Upgrade status: still ongoing: WIMS. Please alert the webmaster about any anomalies.
<< WebHome


Can ntp be used to keep time accurate to within 10ms ?

Initial analysis

  • It seems that a default debian/etch install: aptitude install ntp gives a good default configuration that indirectly contacts a large pool of "stratum 1" ntp servers, e.g. icm.edu.pl which seems to have an atomic clock, and that the precision should be sufficient
    • ignore ntp-server, ntp-simple
    • ignore ntpdate - you might be able to use it usefully, but you probably do not want it - see NtpVsNtpdate
    • optionally install ntp-doc
  • By installing ntp, the daemon ntpd will automatically be started. Do not try to run ntpdate by hand or with cron, since it should be disabled anyway, since the daemon is running.
    • There is a daily cron job installed with the daemon package (ntp), but all it does is rotate the log files (instead of logrotate :P). You can edit /etc/cron.daily/ntp in order to keep a much longer backlog of logs - the default is just the last 7 days.
  • The typical polling interval of remote ntp servers appears to be about 15-20 minutes on 3 different machines.
  • The absolute offsets were a little less than 10ms for the last 7 days on all 3 machines.
  • The ntp algorithm in general seems to be quite intelligent, using heuristic models to overcome various real-time problems such as occasional network congestion, individual server failure, and the hardware characteristics of localhost.
  • 2008.10.20 to 2008.10.28 on simulation machine: ntp_offset_20081020_20081028_bell.png: ntp_offset_20081020_20081028_bell.png

algorithm

From ntpd/ntp_loopfilter.c (ntp-4.2.2.p4+dfsg):
 * This is an implementation of the clock discipline algorithm described
 * in UDel TR 97-4-3, as amended. It operates as an adaptive parameter,
 * hybrid phase/frequency-lock loop. A number of sanity checks are
 * included to protect against timewarps, timespikes and general mayhem.
 * All units are in s and s/s, unless noted otherwise.

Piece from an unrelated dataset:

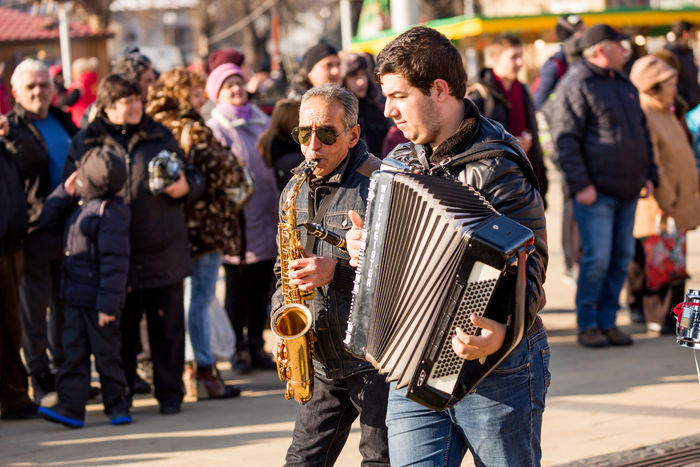 PERNIK, BULGARIA - JANUARY 26, 2018: Old street musician with white hair and sunglasses plays saxophone while walking at the annual International Festival of Masquerade Games Surva in Pernik, Bulgaria SaXoPhOnEs Sax Saxophonist Accordion Adult Adults Only Arts Culture And Entertainment City Crowd Day Focus On Foreground Large Group Of People Men Music Musical Instrument Musician Outdoors People Performance Playing Real People Saxophone Saxophone Player Saxophonelife Street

What offsets plotted above and below? What info is listed in peerstats ?

Unless otherwise noted here, these are column 5 of /etc/log/ntpstats/peerstats* in lines which have the status code 9614.

  • slightly old description from SUN: http://www.sun.com/blueprints/0901/NTPpt3.pdf
    • page 15 states "The fifth field in the peerstat output shows estimated offset to that particular host (in seconds), which represents how far the client's clock appears to be off that of the listed server."
    • From ntpd/ntp_util.c it looks like the eighth field (not mentioned in NTPpt3.pdf) is the skew.

source ntp-4.2.2.p4+dfsg

  • ntpd/ntp_util.c
     
            record_loop_stats(
            double  offset,
            double  freq,
            double  jitter,
            double  stability,
            int spoll
            )
    {
      ...
             if (peerstats.fp != NULL) {
                    fprintf(peerstats.fp,
                        "%lu %s %s %x %.9f %.9f %.9f %.9f\n",
                        day, ulfptoa(&now, 3), stoa(addr), status, offset,
                        delay, dispersion, skew);
                    fflush(peerstats.fp);
            }
          
  • ntpd/ntp_loopfilter.c
grep -n record_loop ntpd/ntp_loopfilter.c
245:            record_loop_stats(fp_offset, drift_comp, clock_jitter,
291:            record_loop_stats(fp_offset, drift_comp, clock_jitter,
755:    record_loop_stats(clock_offset, drift_comp, clock_jitter,

possible parameters to play with

config files

  • /etc/defaults/ntp
    • Maybe add -N To the extent permitted by the operating system, run the ntpd at the highest priority. ?
  • /etc/ntp.conf
    • minpoll, maxpoll - increase frequency of "polling" servers?
      • replace server [0123].debian.pool.ntp.org iburst by server [0123].debian.pool.ntp.org iburst minpoll 6 maxpoll 8 = 1 to 4 minutes instead of the default 1 to 17 minutes ?
        • this seems to be effective - see below

source files - recompile

  • include/ntp.h
    • Clock filter algorithm tuning parameters ?
    • Selection algorithm tuning parameters ?
      • decrease: #define MINDISPERSE .005 /* min dispersion increment */ ?

maxpoll 8 in ntp.conf

statistics on simulation machine: 8 days with maxpoll 10 and 2 days with maxpoll 8

The setting maxpoll 8 means max polling interval is 2^8 \mbox{s} = 256 \mbox{s} \approx 4 \mbox{minutes}, maxpoll 10 (debian/etch default) means about 16 minutes max polling interval. Two plots of the same data - offsets from the server which at that moment is chosen as the synchronisation server - with different vertical scales:

ntp_offset_20081020_20081102.png ntp_offset_20081020_20081102_2ms.png

At each polling interval, several servers are contacted. A complex algorithm is used to choose among these and decide which server is most reliable/precise. In practice, the chosen server can remain stable for many hours or days.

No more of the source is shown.